<!-- README.md is generated from README.Rmd. Please edit that file -->
# preciseTAD: A transfer learning framework for 3D domain boundary prediction at base-pair resolution
<!-- [![Travis build
status](https://travis-ci.com/stilianoudakis/preciseTAD.svg?branch=master)](https://travis-ci.com/stilianoudakis/preciseTAD) -->
<!-- badges: start -->
[![Lifecycle:
maturing](https://img.shields.io/badge/lifecycle-maturing-blue.svg)](https://www.tidyverse.org/lifecycle/#maturing)
<!-- badges: end -->
**preciseTAD: A transfer learning framework for 3D domain boundary
prediction at base-pair resolution** Spiro C. Stilianoudakis, Maggie A.

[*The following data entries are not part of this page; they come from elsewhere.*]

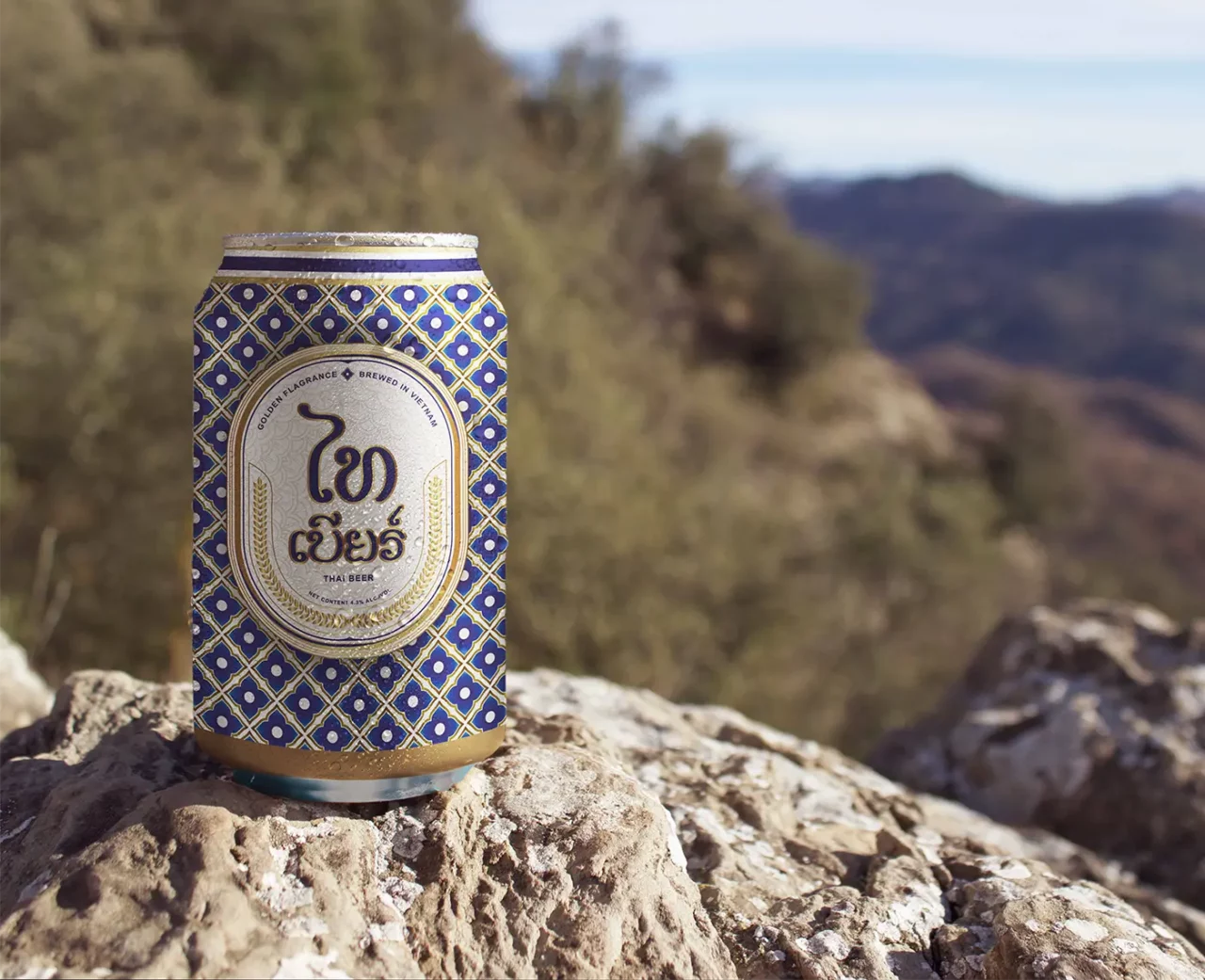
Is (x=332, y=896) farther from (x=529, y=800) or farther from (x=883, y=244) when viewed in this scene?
(x=883, y=244)

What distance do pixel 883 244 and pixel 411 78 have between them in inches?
1102

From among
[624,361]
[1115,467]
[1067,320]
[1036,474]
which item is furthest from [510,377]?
[1067,320]

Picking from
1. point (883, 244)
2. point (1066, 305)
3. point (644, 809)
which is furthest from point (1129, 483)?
point (644, 809)

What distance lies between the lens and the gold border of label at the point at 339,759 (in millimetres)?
1760

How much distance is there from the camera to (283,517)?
5.79 ft

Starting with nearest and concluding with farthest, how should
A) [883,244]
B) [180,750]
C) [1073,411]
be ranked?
[180,750], [1073,411], [883,244]

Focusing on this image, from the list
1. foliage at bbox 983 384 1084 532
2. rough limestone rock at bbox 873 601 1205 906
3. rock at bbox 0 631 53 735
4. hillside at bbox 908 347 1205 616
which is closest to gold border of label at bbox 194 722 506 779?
rock at bbox 0 631 53 735

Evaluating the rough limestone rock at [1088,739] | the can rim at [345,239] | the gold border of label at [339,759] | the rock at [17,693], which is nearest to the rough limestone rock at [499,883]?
the gold border of label at [339,759]

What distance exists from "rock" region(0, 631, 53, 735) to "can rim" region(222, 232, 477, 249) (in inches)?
53.4

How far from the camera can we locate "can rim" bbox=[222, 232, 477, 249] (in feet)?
5.68

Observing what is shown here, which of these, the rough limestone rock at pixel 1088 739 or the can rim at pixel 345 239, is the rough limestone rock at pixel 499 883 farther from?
the rough limestone rock at pixel 1088 739

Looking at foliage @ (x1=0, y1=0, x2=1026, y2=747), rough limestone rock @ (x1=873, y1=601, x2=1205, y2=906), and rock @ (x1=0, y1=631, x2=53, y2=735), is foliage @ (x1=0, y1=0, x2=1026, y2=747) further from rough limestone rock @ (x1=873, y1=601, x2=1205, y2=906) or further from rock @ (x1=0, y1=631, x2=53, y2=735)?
rough limestone rock @ (x1=873, y1=601, x2=1205, y2=906)

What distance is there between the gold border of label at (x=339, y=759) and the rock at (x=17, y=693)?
1.01 m

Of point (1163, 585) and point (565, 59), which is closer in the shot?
point (1163, 585)
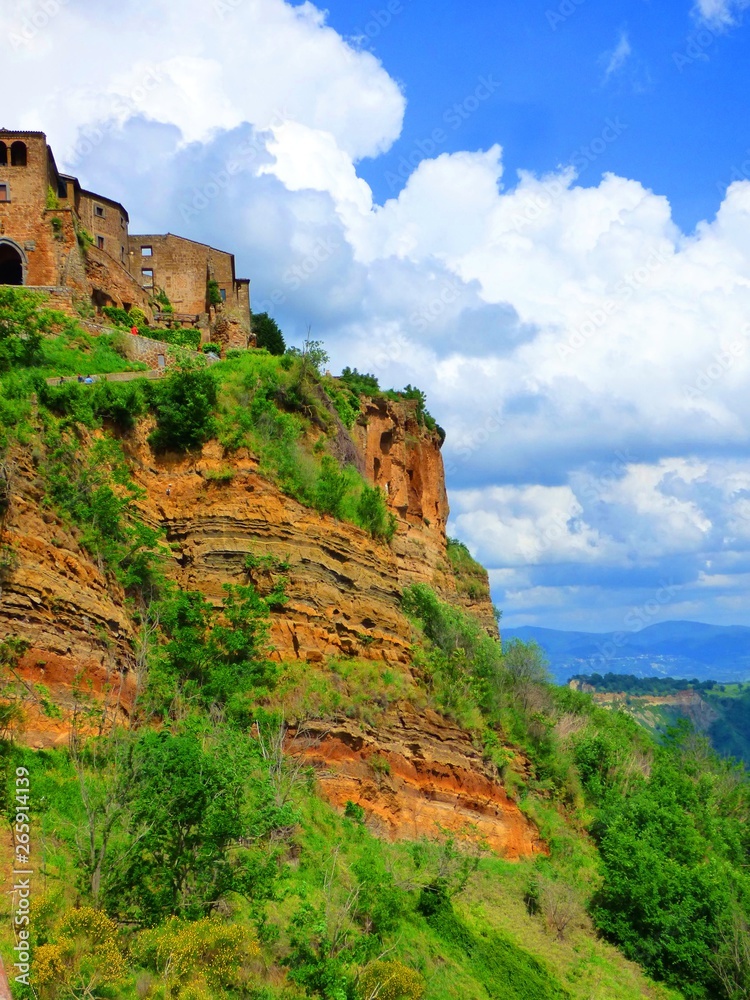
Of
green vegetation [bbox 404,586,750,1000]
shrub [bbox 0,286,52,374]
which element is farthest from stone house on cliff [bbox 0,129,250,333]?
green vegetation [bbox 404,586,750,1000]

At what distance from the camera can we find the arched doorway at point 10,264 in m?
41.2

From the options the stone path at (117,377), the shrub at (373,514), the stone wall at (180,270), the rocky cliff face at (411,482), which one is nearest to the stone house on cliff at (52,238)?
the stone wall at (180,270)

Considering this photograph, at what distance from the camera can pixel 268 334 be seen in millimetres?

Marshall, Mikhail G. Dozmorov. bioRxiv 2020.09.03.282186; doi:
<https://doi.org/10.1101/2020.09.03.282186>
Predicted preciseTAD boundary points (PTBPs) and regions (PTBRs) for 60
cell lines are available
[here](https://drive.google.com/drive/folders/15Rc6PhrrBjThwE-5dSyNX-ILELaUu6uG?usp=sharing).
## Overview
preciseTAD provides functions to predict the location of boundaries of
topologically associated domains (TADs) and chromatin loops at
base-level resolution. As an input, it takes BED-formatted genomic
coordinates of domain boundaries detected from low-resolution Hi-C data,
and coordinates of high-resolution genomic annotations from ENCODE or
other consortia. preciseTAD employs several feature engineering
strategies and resampling techniques to address class imbalance, and
trains an optimized random forest model for predicting low-resolution
domain boundaries. Translated on a base-level, preciseTAD predicts the
probability for each base to be a boundary. Density-based clustering and
scalable partitioning techniques are used to detect precise boundary
regions and summit points. Compared with low-resolution boundaries,
preciseTAD boundaries are highly enriched for CTCF, RAD21, SMC3, and
ZNF143 signal and more conserved across cell lines. The pre-trained
model can accurately predict boundaries in another cell line using CTCF,
RAD21, SMC3, and ZNF143 annotation data for this cell line.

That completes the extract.